Earth-Agent: Unlocking the Full Landscape of Earth Observation with Agents¶
Conference: ICLR 2026
arXiv: 2509.23141
Code: opendatalab/Earth-Agent
Area: Remote Sensing / LLM Agent
Keywords: Earth Observation, Agent Framework, MCP Tool Ecosystem, Multimodal Remote Sensing, benchmark
TL;DR¶
Earth-Agent is the first Earth Observation (EO) Agent framework based on the Model Context Protocol (MCP) tool ecosystem. it unifies RGB and spectral remote sensing data, achieving cross-modal, multi-step, and quantitative spatio-temporal reasoning by dynamically invoking 104 expert tools.

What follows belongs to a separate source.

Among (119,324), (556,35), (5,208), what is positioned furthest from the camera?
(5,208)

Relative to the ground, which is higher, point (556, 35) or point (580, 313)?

The proposed Earth-Bench benchmark includes 248 expert tasks and 13,729 images. Experiments demonstrate that Earth-Agent significantly outperforms general-purpose Agents and remote sensing MLLMs.
Background & Motivation¶
Earth Observation (EO) is a critical task for understanding the state of Earth system evolution. Recently, Multimodal Large Language Models (MLLMs) have advanced remote sensing research, yet fundamental capability gaps remain:
Limitations of Prior Work (MLLMs in EO): - RGB-only Perception: Inability to process spectral data (multispectral, hyperspectral, SAR, etc.), which is central to scientific-grade remote sensing analysis. - Shallow Reasoning: Incapability of performing complex tasks requiring multi-step reasoning and domain-specific tool calls. - Lack of Quantitative Capabilities: Failure to execute scientific tasks requiring precise calculations, such as geophysical parameter inversion and quantitative spatio-temporal analysis. - Systemic Evaluation Deficiency: Absence of evaluation protocols covering all modalities while considering both reasoning trajectories and final results.
Limitations of Prior Work (Existing Agent Methods): - Restricted to RGB perception and do not handle spectral data. - Insufficient reasoning depth with rudimentary tool-calling capabilities. - Lack of systematic evaluation benchmarks oriented towards EO.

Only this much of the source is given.